Habertürk
    Takipde Kalın!
      Günlük gelişmeleri takip edebilmek için habertürk uygulamasını indirin
        Haberler Röportajlar Yetkin Dikinciler içini HT Magazin'e döktü

        HT MAGAZİN/ ECE SARUHAN

        Hayatın içindeki sihirli kelime ‘kendiliğinden’dir Yetkin Dikinciler için. “Yaz Köşesi’nde kiminle uçurtma uçursam?” diye düşünürken, uçurtmanın saflığını, naifliğini onun ruhuyla özleştirdiğimden kendiliğinden gözümün önünde Yetkin’in yüzü belirdi. Kendisini “Var mısın?” diye arayıp “Tabii ki” cevabını almamın üzerinden birkaç hafta geçti. Yani bu sohbet yine kendiliğinden bir bayram günü sizinle buluşmayı seçti. Kimileri “Tesadüf” diyebilir ama bence değil. Yetkin’in uçurtmasının kuyruğuna takıldığımda içsel bir yolculuğa çıkacağımı adım gibi biliyordum. Hayat da toplum olarak duyargalarımızın her zamankinden açık, farkındalığımızın yüksek olduğu özel bir günde konuştuklarımızın sizinle buluşmasını istedi bence. Biraz içimize bakmamızı sağlamak, dışımıza yansıyan iyikötü her şeyin çıkış noktasının içimiz olduğunu hatırlatmak istedi. Yetkin’le bir araya gelmeden önce Üsküdar’daki Uçurtma Müzesi’ne gittim ve Mehmet Naci Aköz’le birlikte yıllar sonra yeniden uçurtma yaptım. Geçtiğimiz salı günüyse Caddebostan’da buluştuk Yetkin’le. Elimizde uçurtmalar, yüzlerimizde ağız dolusu gülümsemelerle, çocukluğumuzla el ele verdik. Çok eğlendik; koştuk, zıpladık, yoldan geçen seyyar dönme dolaba bindik, hayatı doyasıya içimize çektik. Sohbetimizin başında “Keşke hayat denen uçurtmanın ipini de hep böyle çocuksu bir coşkuyla avuçlasak” dedim Yetkin’e. “O ıhlamur ağacından çıtayla, incecik kâğıt göğe yükseldiğinde, aslında sen yükselmiyor musun?” dedi ve ekledi: “Yer bizi çekiyor, ruhumuzsa yükseltmeye çalışıyor. Bazen tıpkı bugünkü gibi o yükselmeyi küçük oyuncaklar sağlıyor. Biraz ruhumuzun peşinden gidelim, hayallerimize izin verelim.” Bu benim de hepimiz için bayram dileğim; amin!

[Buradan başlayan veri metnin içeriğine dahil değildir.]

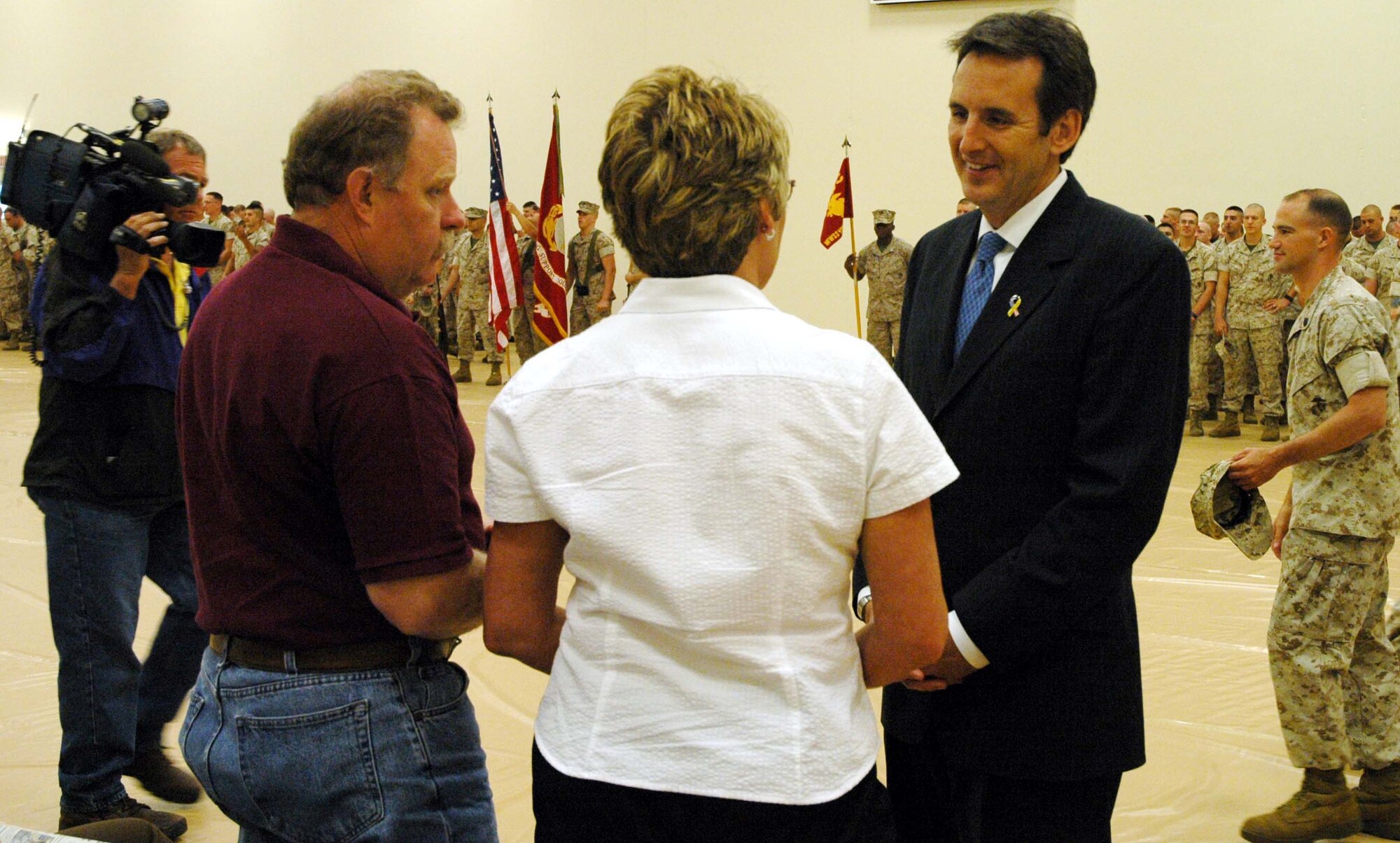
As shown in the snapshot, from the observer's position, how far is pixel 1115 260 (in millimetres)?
1539

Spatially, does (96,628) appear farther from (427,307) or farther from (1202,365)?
(427,307)

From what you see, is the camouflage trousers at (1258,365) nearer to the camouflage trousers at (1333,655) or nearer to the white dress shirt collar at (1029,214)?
the camouflage trousers at (1333,655)

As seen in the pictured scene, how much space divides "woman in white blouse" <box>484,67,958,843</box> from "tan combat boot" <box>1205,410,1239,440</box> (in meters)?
8.96

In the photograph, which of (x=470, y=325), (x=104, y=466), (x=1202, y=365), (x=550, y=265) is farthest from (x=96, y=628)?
(x=470, y=325)

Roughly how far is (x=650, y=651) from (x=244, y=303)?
65 centimetres

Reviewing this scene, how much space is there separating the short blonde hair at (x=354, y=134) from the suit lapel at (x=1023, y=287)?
2.51 ft

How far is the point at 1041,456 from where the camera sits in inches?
61.8

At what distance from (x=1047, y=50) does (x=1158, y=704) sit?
2.66 meters

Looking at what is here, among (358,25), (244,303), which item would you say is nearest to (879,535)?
(244,303)

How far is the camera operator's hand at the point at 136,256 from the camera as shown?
8.22ft

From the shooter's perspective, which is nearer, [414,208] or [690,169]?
[690,169]

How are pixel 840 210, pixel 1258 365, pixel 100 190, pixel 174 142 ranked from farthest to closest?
pixel 840 210 → pixel 1258 365 → pixel 174 142 → pixel 100 190

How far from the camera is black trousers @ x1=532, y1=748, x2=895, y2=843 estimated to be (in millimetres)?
1152

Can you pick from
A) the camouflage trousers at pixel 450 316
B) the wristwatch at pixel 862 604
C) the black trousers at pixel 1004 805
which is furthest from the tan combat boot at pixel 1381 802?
the camouflage trousers at pixel 450 316
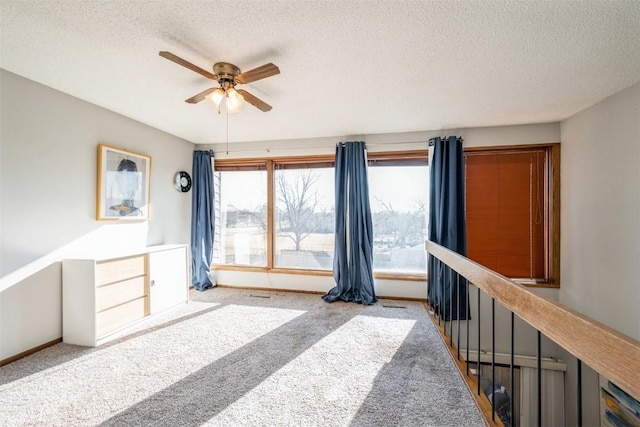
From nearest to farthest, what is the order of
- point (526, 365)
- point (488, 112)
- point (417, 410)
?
point (417, 410) < point (488, 112) < point (526, 365)

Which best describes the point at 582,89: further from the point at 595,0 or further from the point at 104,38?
→ the point at 104,38

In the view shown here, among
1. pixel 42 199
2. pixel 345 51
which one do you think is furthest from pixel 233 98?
pixel 42 199

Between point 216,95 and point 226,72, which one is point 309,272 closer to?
point 216,95

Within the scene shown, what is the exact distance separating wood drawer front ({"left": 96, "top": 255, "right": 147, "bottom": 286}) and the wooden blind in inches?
155

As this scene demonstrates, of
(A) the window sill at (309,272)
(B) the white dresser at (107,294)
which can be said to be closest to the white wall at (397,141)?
(A) the window sill at (309,272)

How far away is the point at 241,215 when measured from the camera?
459cm

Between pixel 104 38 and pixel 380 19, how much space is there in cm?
174

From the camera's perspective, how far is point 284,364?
2.27 meters

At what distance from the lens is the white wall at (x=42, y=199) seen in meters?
2.28

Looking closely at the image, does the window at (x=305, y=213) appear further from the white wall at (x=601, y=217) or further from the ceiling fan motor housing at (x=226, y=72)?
the ceiling fan motor housing at (x=226, y=72)

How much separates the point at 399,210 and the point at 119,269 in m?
3.34

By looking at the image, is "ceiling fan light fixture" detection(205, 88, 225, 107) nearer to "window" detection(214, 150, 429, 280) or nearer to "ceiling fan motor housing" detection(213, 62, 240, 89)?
"ceiling fan motor housing" detection(213, 62, 240, 89)

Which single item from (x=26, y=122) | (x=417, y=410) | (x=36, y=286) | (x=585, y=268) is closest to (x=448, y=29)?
(x=417, y=410)

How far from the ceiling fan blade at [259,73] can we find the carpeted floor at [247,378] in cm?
213
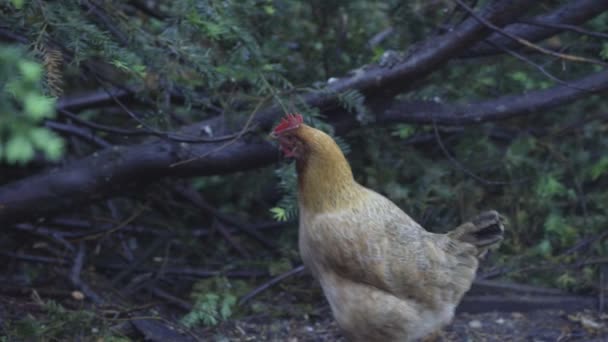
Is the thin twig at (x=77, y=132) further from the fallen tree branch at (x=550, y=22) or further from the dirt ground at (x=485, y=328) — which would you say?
the fallen tree branch at (x=550, y=22)

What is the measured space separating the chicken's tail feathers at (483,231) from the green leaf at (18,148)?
258cm

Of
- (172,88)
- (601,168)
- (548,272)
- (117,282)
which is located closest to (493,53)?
(601,168)

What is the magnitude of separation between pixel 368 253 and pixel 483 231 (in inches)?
26.1

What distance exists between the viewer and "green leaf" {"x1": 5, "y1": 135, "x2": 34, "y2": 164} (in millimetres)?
1507

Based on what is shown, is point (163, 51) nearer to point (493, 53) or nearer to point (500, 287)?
point (493, 53)

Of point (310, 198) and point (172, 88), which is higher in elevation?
point (172, 88)

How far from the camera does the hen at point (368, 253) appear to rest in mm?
3414

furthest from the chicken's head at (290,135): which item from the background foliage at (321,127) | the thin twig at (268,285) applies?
the thin twig at (268,285)

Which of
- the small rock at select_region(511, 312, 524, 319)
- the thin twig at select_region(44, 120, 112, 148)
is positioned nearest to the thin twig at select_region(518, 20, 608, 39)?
the small rock at select_region(511, 312, 524, 319)

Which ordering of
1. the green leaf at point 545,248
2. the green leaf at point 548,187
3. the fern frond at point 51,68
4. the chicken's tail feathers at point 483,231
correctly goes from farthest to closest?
1. the green leaf at point 548,187
2. the green leaf at point 545,248
3. the chicken's tail feathers at point 483,231
4. the fern frond at point 51,68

        Sana “Duran adam” derler. O duran adam bugün hoplayıp zıplayan bir çocuğa dönüştü.

        Masumiyet beni çok etkiliyor, bugün masumiyeti soluduk. Mahcup biriyim. Bir kalabalığa girdiğimde kafamı kaldırıp insanlarla konuşamam, “Rahatsız eder miyim?” tedirginliği yaşarım. Belki de bu ruh haliyle yüzleşme isteği beni oyuncu olmaya itti. Bir de benim birine kollarımı açabilmem için ruh sikletinde eşit olmamız gerekiyor.

        Çoğu ünlü “Beni rahatsız etmeyin” havasındayken sen insanları rahatsız etmekten mi çekiniyorsun?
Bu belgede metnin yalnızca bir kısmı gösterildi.